Will Andre Layton (Daveed Diggs) continue to be the thorn in everyone’s side?
SUMNER: No comment.
WRIGHT: I would say so. If somebody has deep-seeded hate towards another person, it’s not going to go away overnight.
What do your characters think of Melanie (Jennifer Connelly)?
SUMNER: For me, she’s hospitality. Our worlds don’t really collide.
WRIGHT: Everyone on the train thinks that she is exactly who and what she says she is.
Is it dangerous to even get suspicious of anyone else?
WRIGHT: We’re in a brand new society and a brand new world, and people want to do for themselves and provide for themselves. To a certain extent, that always puts people on edge, a little bit. You have to be aware of what’s going on and what the game is that’s being played. If you want to make something of yourself in this society, you ought to be clued into what’s going on, even if that means being suspicious. Ruth won’t like it, if she knows you’re doing it.

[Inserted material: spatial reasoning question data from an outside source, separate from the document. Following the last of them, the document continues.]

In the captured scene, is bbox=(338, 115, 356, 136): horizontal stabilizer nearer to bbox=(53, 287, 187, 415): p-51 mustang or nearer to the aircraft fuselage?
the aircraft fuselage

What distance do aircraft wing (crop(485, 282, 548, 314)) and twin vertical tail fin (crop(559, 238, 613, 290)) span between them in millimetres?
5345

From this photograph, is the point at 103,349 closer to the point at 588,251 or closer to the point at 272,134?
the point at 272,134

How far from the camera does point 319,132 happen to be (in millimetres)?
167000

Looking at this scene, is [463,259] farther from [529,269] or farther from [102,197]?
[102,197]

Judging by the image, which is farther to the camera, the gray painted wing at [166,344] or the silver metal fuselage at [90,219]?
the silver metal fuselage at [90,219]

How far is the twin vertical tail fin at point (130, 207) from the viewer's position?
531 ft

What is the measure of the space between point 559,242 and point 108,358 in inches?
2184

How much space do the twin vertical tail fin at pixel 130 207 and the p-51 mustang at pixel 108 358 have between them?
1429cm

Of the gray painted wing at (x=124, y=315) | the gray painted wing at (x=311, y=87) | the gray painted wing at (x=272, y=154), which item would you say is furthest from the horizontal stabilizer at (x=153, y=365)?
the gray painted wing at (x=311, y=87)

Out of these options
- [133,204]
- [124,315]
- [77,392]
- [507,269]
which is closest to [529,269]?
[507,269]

SUMNER: Up until the point of this show, for the seven years, the order has been working. It’s kept everyone alive. The masses are not really thinking about deep conspiracies, at this point. They’re literally like, “We’re alive, we can eat, and we’re warm.”
WRIGHT: Seven years in, people get up and go to work, and they do their job. They’re not necessarily always thinking about the bigger picture of what’s going on outside of the train. This is a living, functioning society. People get up and go to work, and they’re cops, they’re cooks, they’re cleaners, or they’re hosts, and they’re just living, every day, like we are.
What are these sets like to work on? Do they feel claustrophobic and confined?
WRIGHT: Yeah. We’re not really faking that.
SUMNER: It’s great. You don’t have to pretend very much. They also move.
WRIGHT: There are people outside, wobbling them.
SUMNER: You always have this little tremor. No one is doing fake train acting. Well, sometimes we have to. There are a few sets that don’t wobble. I think the sets make life so much easier. There’s no trying to fill those imaginary holes. It’s just there, and you’re in it. Even just the way you walk down a corridor, if there are three people walking up the corridor, who gives way? All of those dynamics are really rich.
WRIGHT: And it was created with money. Unless you’re in the tail, the rest of it’s phenomenal.
SUMNER: Well, my barracks aren’t phenomenal. I have a bunk bed. But I remember going into like first-class for the first time, and being like, “What?!” My first two weeks were working in the tail, and then, suddenly, you go up to first-class and it’s so different that it’s infuriating, even in a pretend context.
WRIGHT: There are windows, chandeliers, martinis, and orchids.
Are there any cool details that we couldn’t even see, watching it?
SUMNER: There are so many. It’s so detail-rich.
WRIGHT: I don’t know. I would think they try their best to get all of that stuff on camera.
Was it an adjustment to deal with acting while you’re moving around in the train cars?
WRIGHT: If it’s a big jolt, you can react to it, and different people will react differently. Some people won’t move at all, while someone else might make a fuss about it.
SUMNER: Something to get used to was the sound of the train. It was a little bit noisy. Season 2 got less noisy, but in Season 1, it was noisier. I was like, “Should we stop for sound?” And they were like, “No, that’s the train.” Now, I don’t even think about those things.
Snowpiercer airs on Sunday nights on TNT.